Prototyping Autonomy for Smart Mooring

How can the benefits of autonomy be brought to the most human-exposed and time-critical step of inland shipping – mooring – without redesigning ports and barges? At the Researchlab Autonomous Shipping (RAS) of the TU Delft, postdoctoral researcher Javier García Martín has been working on this challenge over the past year within the autonomous e-barge and transhipment work package of the MAGPIE Project. One of the central focus of the project is the development and validation of the Kiss & Ride concept for autonomous inland shipping – an idea borrowed from urban transport: arrive, “kiss” the quay, transfer, and “ride” for leave, fast and predictably. As one of the most important operations of the Kiss & Ride concept, mooring today remains a critical bottleneck: it is labour-intensive, highly sensitive to local conditions, and difficult to standardize. To address smart and autonomous mooring, the research at the RAS aims to develop a framework integrating collaborative planning protocols, algorithms for autonomous docking and collision avoidance, and both model-scale and pilot-scale demonstrations of container transshipment between terminals.

Challenge

Within this framework, Javier has also contributed to the education of the Master track Multi-Machine Engineering (MME) at TU Delft, where he challenged MSc students to design, develop, and demonstrate innovative Kiss & Ride solutions.
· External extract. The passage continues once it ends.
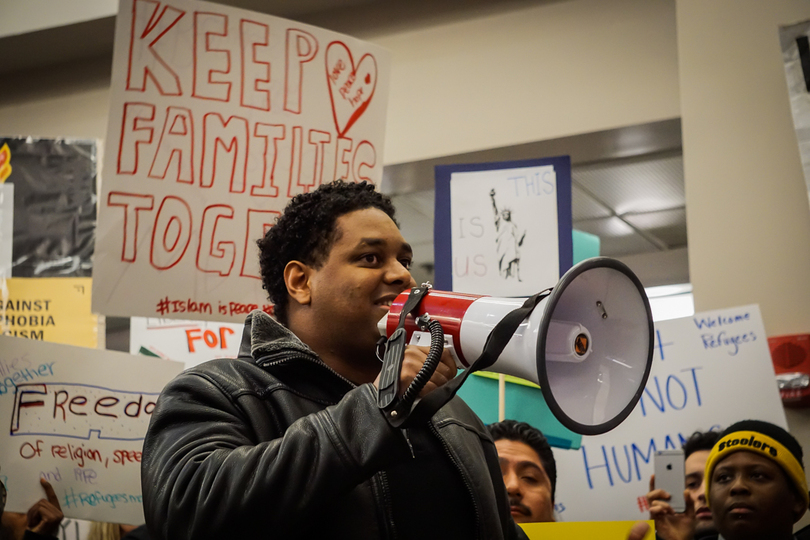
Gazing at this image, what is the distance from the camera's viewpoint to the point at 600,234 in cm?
511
Through integrated design projects, Javier guided students’ training in hands-on prototyping and research-driven innovation, linking academic learning with real-world challenges in autonomous shipping. More specifically, two project teams presented their complementary concepts that fit the mentioned idea – arrive, berth, transfer, depart – while keeping people away from the snap-back zone and preserving existing terminal layouts.

Team 1

The first team designed two modular floating helpers, one forward and one aft, that push and hold a barge safely against the quay during the Kiss & Ride window. Each helper is a compact L-shaped platform equipped with azimuth thrusters for all-directional control and a battery-electric powertrain to keep local emissions at zero. In operation, the pair acts like robotic tug-fenders: they approach the barge, align with its hull, apply gentle and distributed thrust, and maintain a controlled contact so that the vessel can be positioned precisely for cargo operations. A few choices make this approach attractive for pilots. The helpers rely only on contact and control without requiring rails, magnets or bespoke fittings on the quay or the hull. The structure is modular using barge sections that can be configured to size, and the drive and energy packages can be containerized for straightforward maintenance or swap. During the demonstrations in the RAS the 1:50 models executed approach and push-to-hold manoeuvres cleanly, validating the choreography and the controller logic at scale. For longer holds, the design includes a winch-assisted mode to reduce energy consumption, and the team put early work into “safe release” sequences so an abnormal event does not cascade into an incident. The result is a helper that does one thing consistently well – accurate and repeatable positioning – without adding complexity to the terminal.

Team 2

The second team tackled the complementary problem: placing and tensioning lines autonomously from the vessel side. The solution, nicknamed MAGgrip, combines a long-reach folding arm with a soft, adaptive end-effector and a deck winch. The arm’s task is limited to placing a pre-formed rope loop over a bollard or a mooring buoy. Once the loop is seated, the winch pulls the vessel in and keeps the line under controlled tension. Because the line – and not the arm – carries the mooring loads, the mechanical envelope on deck remains compact and the solution stays universal: the same loop can be placed on bollards with different heads and geometries.The soft gripper is the enabling detail. Built from a silicone structure with internal pneumatic chambers, it stiffens slightly when pressurized to shape and stabilize the loop as the arm approaches the target, and relaxes once the loop is in place so the rope bears the load directly. Demonstrations showed that the prototype gripper placed loops reliably on several bollard shapes.

Viewed together, the two concepts, the L-shaped modular floating helpers and the MAGgrip,  cover the full Kiss & Ride envelope. The quay-side helpers take care of approach, contact and holding in mooring, delivering predictable berthing conditions on demand. The MAGgrip places and tensions lines from the vessel side, taking crew off the quay edge and standardizing the most variable part of the process.